Each of these options has its pros and cons. For instance, couriering information is always a complex process when it comes to handling classified data (see Part 2 for more details). In addition to developing a method for transferring data onto the removable source, it’s necessary to establish a process and devote human resources to execute that process. Furthermore, it’s necessary to define ways to regularly test the backups to ensure they’re still working.
The second option is potentially one of the better alternatives, but this option isn’t always available or permitted. With the use of a cross-domain, it’s possible to transfer all of the data on your air-gapped network to a higher classification WAN. It’s also possible to use removable drives or CDs to transfer the data if a network is available, but there’s no cross-domain on-site.
Implementing the third option requires the creation of an environmentally safe chamber for a backup system, or the use of environmentally rugged storage devices. Problems you may run into with an environmentally safe chamber are heat dissipation and some form of fire suppressant that doesn’t damage the system.
An example of an environmentally rugged storage device is , which protects data from flooding (fully submersed in fresh or salt water up to 10-feet deep for up to 72 hours) and fire (up to 1,550°F for up to 30 minutes).
Don’t Worry, Be Happy (and Secure!)
Although security is a complex business, even non-government organizations can take some steps to enhance their security footing. The first step is to adopt a zero-trust (ZT) security model, whose underlying concept is “never trust, always verify.” This means devices should not be trusted by default, even if they are connected to a managed corporate network such as the corporate LAN, and even if they have been verified previously.
The next step is to recognize that computer data can be in one of three distinct states: data in transit, data in use, and data at rest, where the latter refers to data that’s physically housed in a storage device. Organizations tend to focus on protecting their data in transit and data in use with tools like firewalls and antivirus software, but it’s also necessary to ensure the security of their data at rest (DAR).
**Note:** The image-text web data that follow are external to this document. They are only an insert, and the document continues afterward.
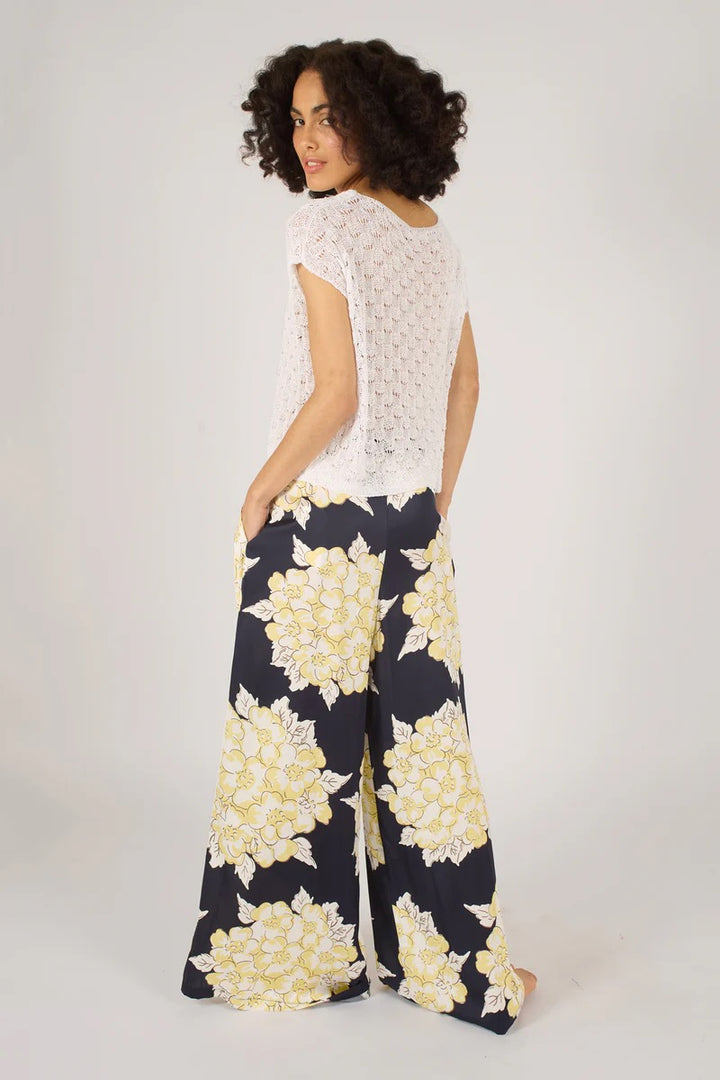 Traffic People Blooming Lovely trousers, stylish bottoms with a floral pattern, shown on a model against a neutral background.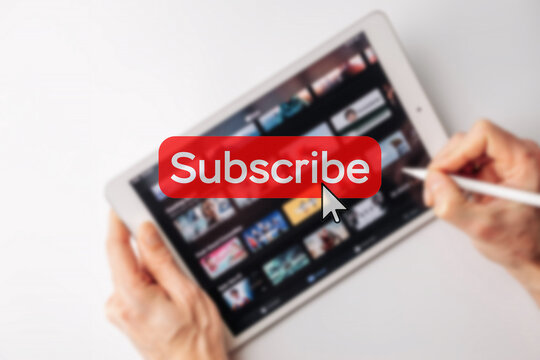 Subscription plan. Red online video subscribe button. Internet service on laptop digital tablet blured technology background. Visual contents concept. Social networking service.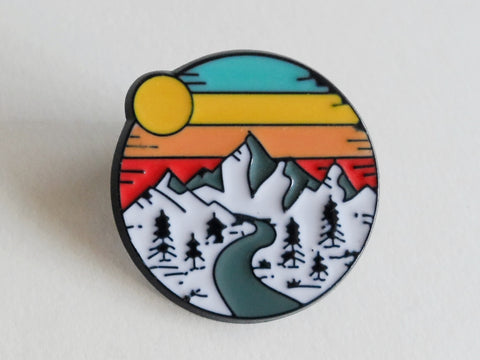 Camping Pin with Mountain, Trees, River & Orange Sunset Sky Scene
Today, protecting DAR is understood to be a critical piece of a ZT solution, but fully protecting DAR is a non-trivial matter. The solution is to use self-encrypting solid-state drives (SEDs) that contain a hardware encryption engine (EE). This EE encrypts data as it’s written onto the disk and decrypts it again when it’s read off the disk.
Very importantly, it’s necessary for the SED to support multi-factor authentication (MFA) and pre-boot authentication (PBA). That means even the operating system (OS) is encrypted and the drive and system won’t boot until the MFA has been satisfied.
Some drives, like FIPS-certified DIGISTOR’s C-Series drives, can be used to enforce MFA, such as facial recognition, to enable users to even open, copy, or transmit files. These drives also maintain internal hardware logs of any file accesses that can be used for forensic purposes if required.
It’s easy to become discouraged by the complexity involved. Fortunately, most of the time, making all of this work can be classed as SEP (someone else’s problem). For anything that isn’t SEP, we all need to diligently work to keep our nation’s secrets safe and secure.